Jeff Zeleny of the New York Times:
Bayh, Kaine and Dodd Are Out; Obama’s Announcement on Saturday: As Mr. Obama sought to capitalize on the anticipation building around the disclosure of his new political partner, his campaign was reveling in the collection of tens of thousands of cellphone numbers, with people rushing to sign up to be notified of the announcement through a text message...
In email, Mark Nickolas of http://www.politicalbase.com points out that the campaign claims three million people have signed up to receive the text message.
And Mark Ambinder of The Atlantic Monthly:
Marc Ambinder: Says an Obama aide: "It's [McCain's] Bush grocery scanner moment - but far worse."... [T]he word "John McCain" means a lot of different things, but rich isn't one of them.... If McCain's gaffe had been somehow age-related, then they'd have an easier time...
John McCain and his wife spend more money--$270,000--on servants in a year than the average American's house is worth. There may be 4,000 households in America today richer than John and Cindy McCain. There may not.
To say "'John McCain' means a lot of different things, but rich isn't one of them" shows an extraordinary degree of ignorance about America, and about John McCain.
And Ron Fournier of AP:
Analysis: Biden pick shows lack of confidence: In picking Sen. Joe Biden to be his running mate, Barack Obama sought to shore up his weakness — inexperience in office and on foreign policy — rather than underscore his strength as a new-generation candidate defying political conventions.... The picks say something profound about Obama: For all his self-confidence, the 47-year-old Illinois senator worried that he couldn't beat Republican John McCain without help from a seasoned politician willing to attack...

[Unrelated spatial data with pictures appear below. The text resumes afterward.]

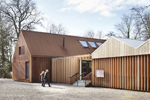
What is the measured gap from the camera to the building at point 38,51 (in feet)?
84.7

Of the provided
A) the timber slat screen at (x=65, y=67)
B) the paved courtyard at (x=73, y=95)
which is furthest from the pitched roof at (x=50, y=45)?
the paved courtyard at (x=73, y=95)

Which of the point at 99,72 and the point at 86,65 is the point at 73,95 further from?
the point at 86,65

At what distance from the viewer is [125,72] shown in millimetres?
16500

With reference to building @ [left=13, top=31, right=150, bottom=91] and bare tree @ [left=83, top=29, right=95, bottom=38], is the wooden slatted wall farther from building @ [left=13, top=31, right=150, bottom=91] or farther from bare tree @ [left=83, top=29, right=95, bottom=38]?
bare tree @ [left=83, top=29, right=95, bottom=38]

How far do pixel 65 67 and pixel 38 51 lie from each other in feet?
13.7

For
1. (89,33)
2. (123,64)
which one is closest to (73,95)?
(123,64)

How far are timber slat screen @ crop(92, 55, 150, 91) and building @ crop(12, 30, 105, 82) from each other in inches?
334

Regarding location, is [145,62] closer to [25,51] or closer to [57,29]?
[25,51]

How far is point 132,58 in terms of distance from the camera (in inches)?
626

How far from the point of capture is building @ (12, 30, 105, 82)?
2583 cm

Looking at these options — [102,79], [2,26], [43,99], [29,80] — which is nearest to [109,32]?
[2,26]

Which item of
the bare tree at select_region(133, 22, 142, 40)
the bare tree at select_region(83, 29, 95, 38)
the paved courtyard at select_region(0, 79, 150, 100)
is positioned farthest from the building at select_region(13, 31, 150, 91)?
the bare tree at select_region(83, 29, 95, 38)

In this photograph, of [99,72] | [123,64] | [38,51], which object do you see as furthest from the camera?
[38,51]

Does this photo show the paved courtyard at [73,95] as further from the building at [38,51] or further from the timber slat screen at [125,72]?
the building at [38,51]
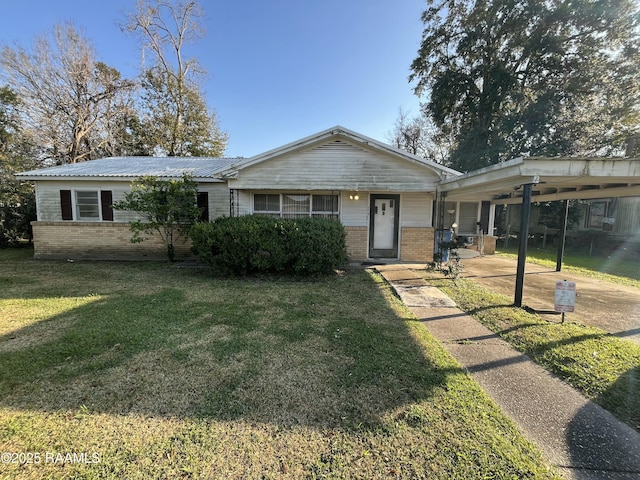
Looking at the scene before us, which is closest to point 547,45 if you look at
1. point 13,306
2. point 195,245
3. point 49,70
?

To whom Lindsay Beyerstein has the only possible response:
Because nothing says confidence like picking a VP who adds nothing to your ticket. A photosynthesizing running mate would have been a decisive break from the status quo, not to mention a source of fresh air. By picking a ficus tree, Obama would have signaled his readiness to win the entire election by himself.
Of course, such a bold selection by Obama would have telegraphed arrogance to many observers, especially Ron Fournier.
In that last, Lindsay is referring to:
Kevin DrumSteve Benen: In March, for example, Fournier wrote an item -- whether it was a news article or an opinion piece was unclear -- that said Barack Obama is "bordering on arrogance," "a bit too cocky," and that the senator and his wife "ooze a sense of entitlement." To substantiate the criticism, Fournier pointed to ... not a whole lot. It was basically the Republicans' "uppity" talking point in the form of an AP article...
Meanwhile, Ruth Marcus of the Washington Post says that John McCain pays no attention to what his chief advisors tell him--and that that is a good thing:
From Matthew UYglesias:
Matthew Yglesias: Jim Lehrer and Ruth Marcus talk about John McCain’s lobbying ties to the Georgian government:
JIM LEHRER: Yes. What about the McCain lobbyist who lobbied for Georgia and is now McCain’s number-one foreign affairs adviser? Is that going to come up to bite McCain more, do you think?
RUTH MARCUS: So the Obama campaign hopes. I look at this on two different levels. On the substantive level, anybody who knows Senator McCain knows that he would have the same views on Georgia no matter what lobbyist came to talk to him. He feels this one in his bones. And he wasn’t going to — this is not a shift in position because some lobbyist came and whispered in his ear.
Matt is dumbstruck by:
[T]he extraordinary... benefit of the doubt that John McCain... get[s] from the press.... Normally reporters are ruthless about the motives behind politicians’ decisions, but everything McCain does is above question.... [I]t’s possible that America’s interests vis-à-vis Russia are identical to Georgia’s interests, but that doesn’t seem very likely to me....
El Cid Says: August 18th, 2008 at 6:01 pm.... I am surprised she didn’t go on to mention that those were awesome, America-serving bones, the kind of bones that not just any politician would have, not the kind of ordinary politician to get involved in some cheap banking scandal in the 1980s, but a towering, magical figure, a Leader whose bones cry out to us of honor, truth, and Maverickness.
Nell Says: August 18th, 2008 at 6:01 pm: “Whispered in his ear”? How about: was employed as his major foreign policy advisor?
Why oh why can't we have a better press corps?
Don't trust them. Don't patronize their advertisers. Don't believe them. Listen, instead, to people with substantive expertise and knowledge trying to convey that knowledge rather than the ignorant trying to score points with their owners, editors, and sources.